European legislation and new engine technologies require better quality fuels. At the same time, a decrease in fossil resources and new, rigid emission standards make necessary for looking after new energy sources. The most significant factor of assessing an automotive fuel is its potential to reduce emissions, increase fuel efficiency and widen the range of base resources to reduce dependency on decreasing oil stocks. As these potentials also depend on engine and vehicle technology and especially on the technology for exhaust gas after-treatment, differentiation between older technologies representing the major part of the current vehicle fleet and modern, state-of-the-art vehicles is practical. Another important point is that fuels provide similarly good drivability behaviour as modern conventional fuels do. Extreme climate conditions like cold and hot temperatures and high altitudes also play an important role. Moreover, fuels should be compatible with typical engines and materials for tank systems.

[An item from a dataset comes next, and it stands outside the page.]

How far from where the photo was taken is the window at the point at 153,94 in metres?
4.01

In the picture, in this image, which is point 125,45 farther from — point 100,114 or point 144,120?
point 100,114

Ethanol could be a very good option based on high vaporization heat, a positive effect on soot formulation, continuous quality and the fact that the production of the first generation is a well known technology. Biodiesel or FAME is a conventional diesel extender having nearly the same heating value as diesel, good viscosity and lubricity. Various experiments were carried out making different ethanol-biodiesel, bioethanol-diesel and biodiesel-diesel blends. Investigations into ethanol-biodiesel-diesel blends are not so common. The conducted tests investigated the effect of biocomponents on emission and engine properties. The performed measurements focused on the analytical testing of combustion and handling relevant parameters of the engine.

As a summary of literature overview (Ajav et. al. 1999; Satge de Caro et al. 2001; Aakko et al. 2002; Hancsok 2004; Emod et. al. 2005, 2006; EN ISO 3104:1994; Lengyel, Peidl 2006; Torok 2009), the following tendencies seem to be important for the utilisation of ethanol as a blending component of diesel oil used in the compression ignition engine. The values are presented in Fig. 1.


Ethanol blending with diesel decreases the cetane number. Approximately 10 v/v% of ethanol in the fuel involves approximately a 30% decrease in the cetane number. An increase in HC emission is unquestionable in literature; however, sources founded very different rates. Some investigators established an increase in some percentage, whereas others measured doubled CH emission or even more. Other emission parameters show tendencies towards reduction and only CO emission was increased in some sources. N[O.sub.x] reduction could reach 50%. The effect of ethanols on particulate emission is very positive: 10% of ethanol decreases this type of emission in between 30/50%. Ethanol decreases the heating value of the blend lower than its blending rate. The viscosity of the blends was lowered by ethanol: 10 v/v% of ethanol caused a decrease in 10/25%.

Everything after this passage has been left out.